4. Fiscal indicators in February 2011 showed that fiscal policy continued to support the Thai economy as indicated by public sector budget deficit of -34.6 billion baht. In February, budget disbursement was at 154.7 billion Baht, contracted -15.4 percent per year. This was due to current expenditure disbursement of 122.8 billion baht or expanded at 4.1 percent per year and capital expenditure disbursement of 16.7 billion baht or contracted at -67.6 percent per year, partly due to high base effect from accelerated local government subsidy budget disbursement in February 2010. Moreover, under the Strong Thailand 2012 Program, there was a disbursement of 2.1 billion Baht in February 2011 which contributed to the accumulated disbursement of 265.4 billion Baht or 75.8 percent of the approved budget framework of 350 billion Baht. Net government revenue collection (net of local authorities’ subsidy allocation) for February amounted to 129.9 billion Baht or expanding at 33.1 percent from last year, thanks to high level of corporate Income and personal income tax revenue following the economic expansion.
5. Supply-side sector indicators for February 2011 showed that Agricultural production and service sector continued to expand well although manufacturing sector decelerated. Manufacturing Production Index (Preliminary) in February contracted at -3.4 percent from last year, decelerating from the 4.1 percent growth in the previous month, particularly from a contraction in petroleum, food and jewelry. This was in tandem with the Thai Industries Sentiment Index (TISI) which decreased to the level of 108.2 from previous month level of 112.7, mainly due to concern on higher cost of production from a continuous surge in oil price. Nevertheless, as TISI level surpassed 100.0 benchmark, it can be shown that entrepreneurial confidence remained strong. Furthermore, Agricultural sector indicator as measured from agricultural Production Index (API) in February expanded for three consecutive months at 2.8 percent from last year decrease from the previous month expansion of 3.4 percent per year, particularly due to an improvement from rice and rubber productions. Agricultural goods prices in February 2011 continued to expand well at 32.4 percent from last year and resulted in an improvement in real farm income growth of 31.8 percent from last year. Service sector indicators as reflected by the number of in-bound tourists continued to expand. In February 2011, the number of in-bound tourists into Thailand was recorded at 1.8 million persons, expanded at 11.8 percent per year, thanks to well-expanded growth amongst tourists from all regions, particularly from the Eurozone area and ASEAN, reflecting a continuous revival in the tourism sector.

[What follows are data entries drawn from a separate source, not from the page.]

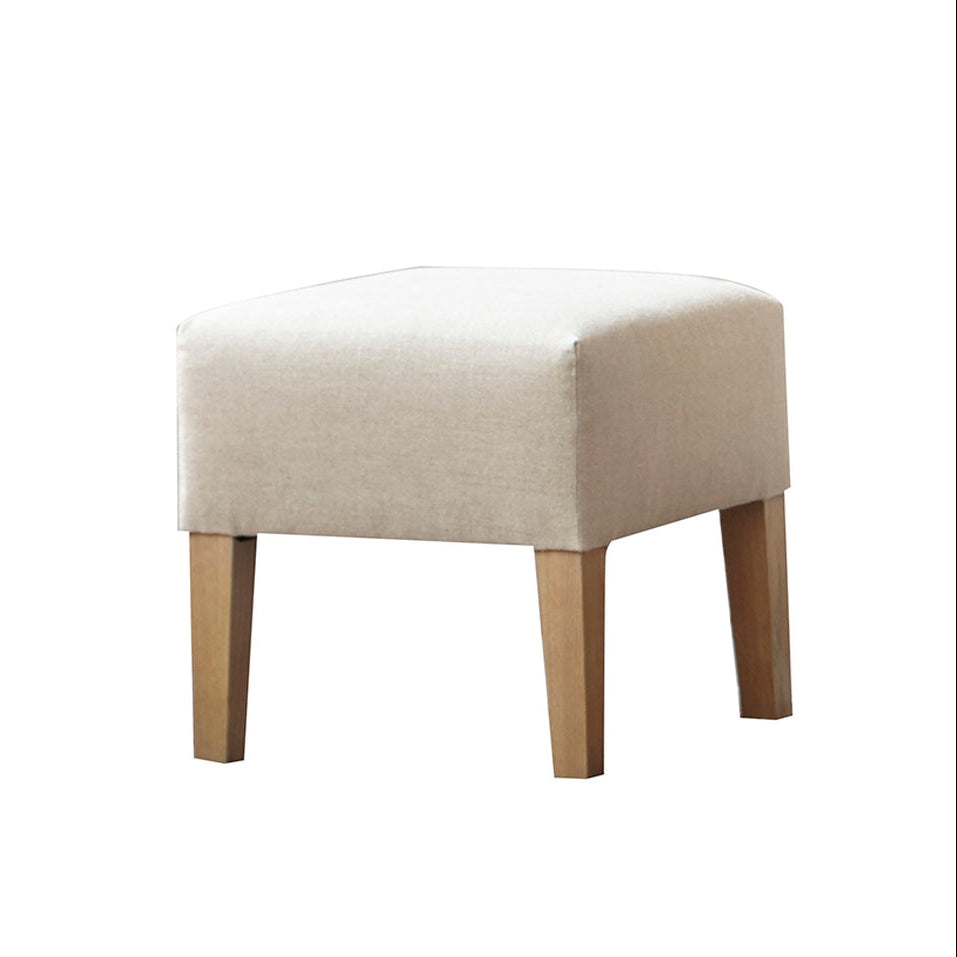 Beige upholstered custom order kim ottoman with square shape and light wood legs for versatile seating and decor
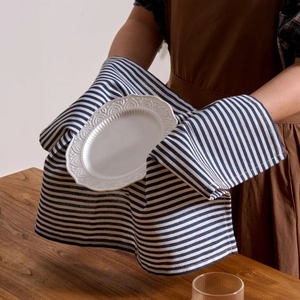 Blue striped cotton linen napkin wrapped around an embossed ceramic plate on a wooden table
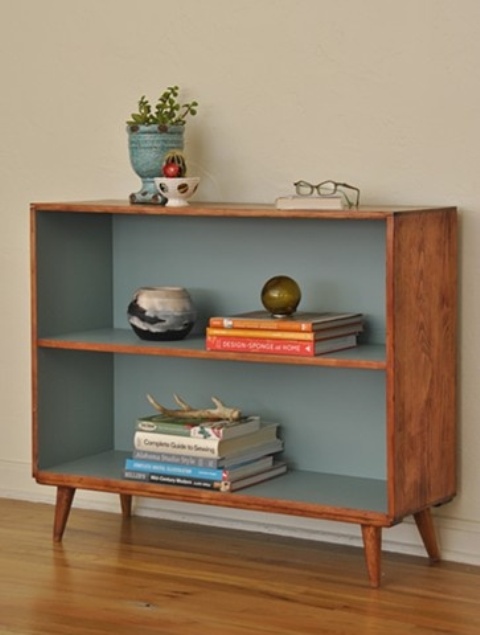 a box shaped mid-century modern bookcase with muted blue lining looks chic and adds a sutble touch of color
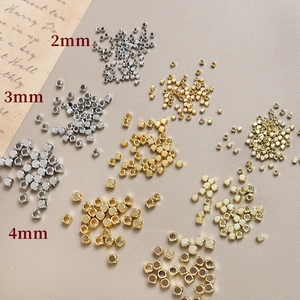 Macro view of gold and silver faceted square beads in sizes 2mm 3mm and 4mm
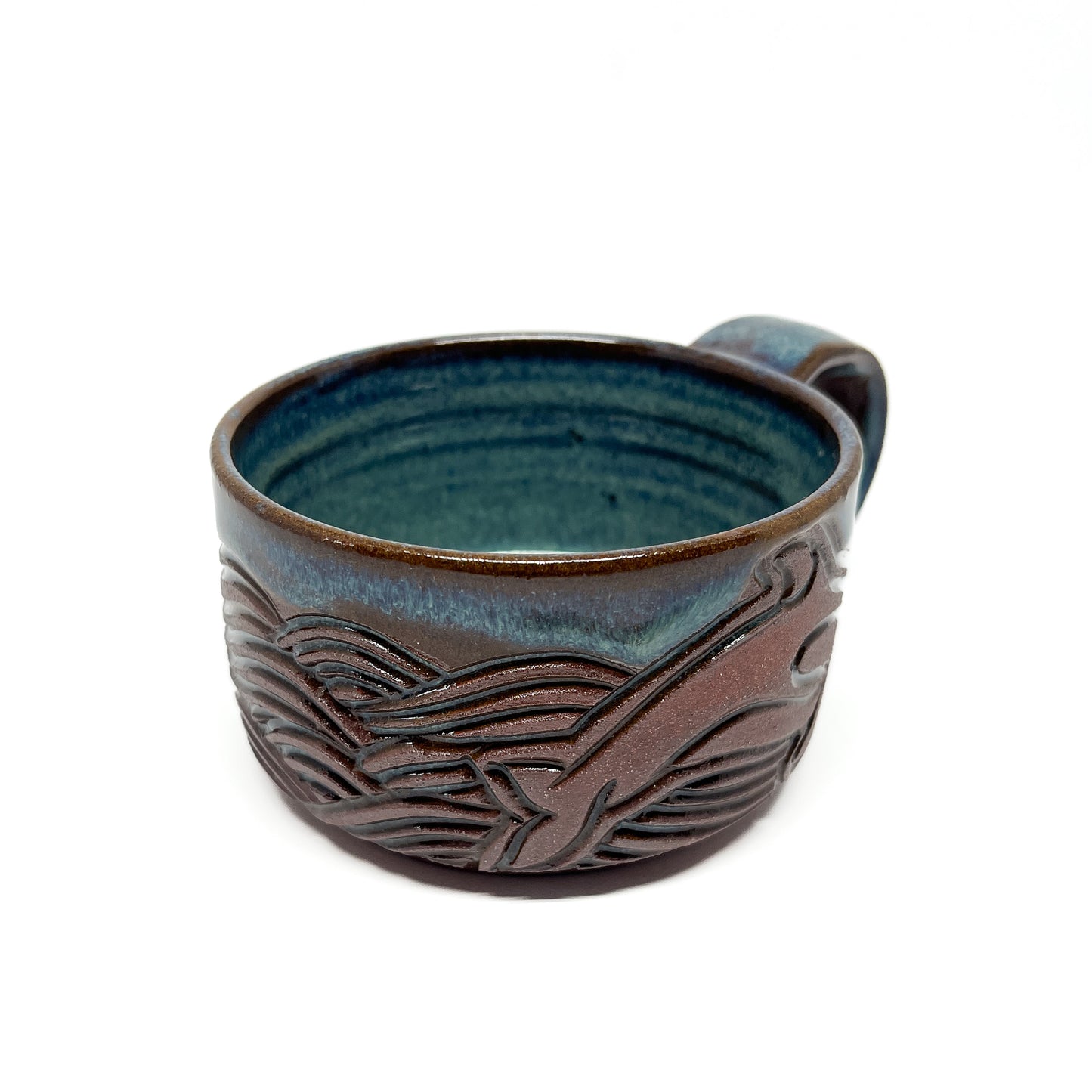 Ceramic mug with a carved whale and wave design in brown against a glossy blue-green glaze and a rounded handle.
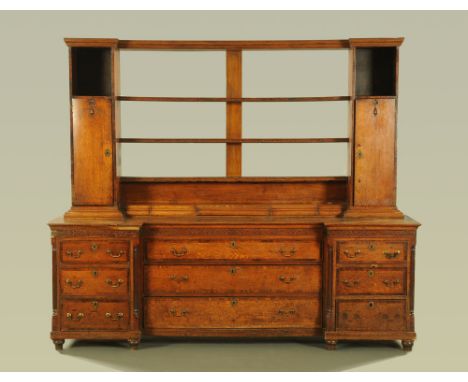 A large 18th century oak dresser with Delft rack, the rack with shelves, cupboards and spice drawers, the base with inverted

6. Economic stability remained robust. Headline inflation in February 2011 grew at 2.9 percent per year, mainly from an increased in prices in vegetables, fruits, transportation and fuel items, while core inflation grew at 1.5 percent per year. Unemployment rate in December was at 0.7 percent of total labour force, an equivalent of 268 thousands unemployed persons. Public debt to GDP ratio at the end of January 2011 stood at 41.9 percent well below the 60 percent public debt ceiling under Fiscal Sustainability Framework. Likewise, external economic stability remained robust and resilient to risk from volatilities in the global economy as indicated by high-level international reserves at the end of February 2011 at USD 179.4 billion or approximately 3.6 times of short-term external debt.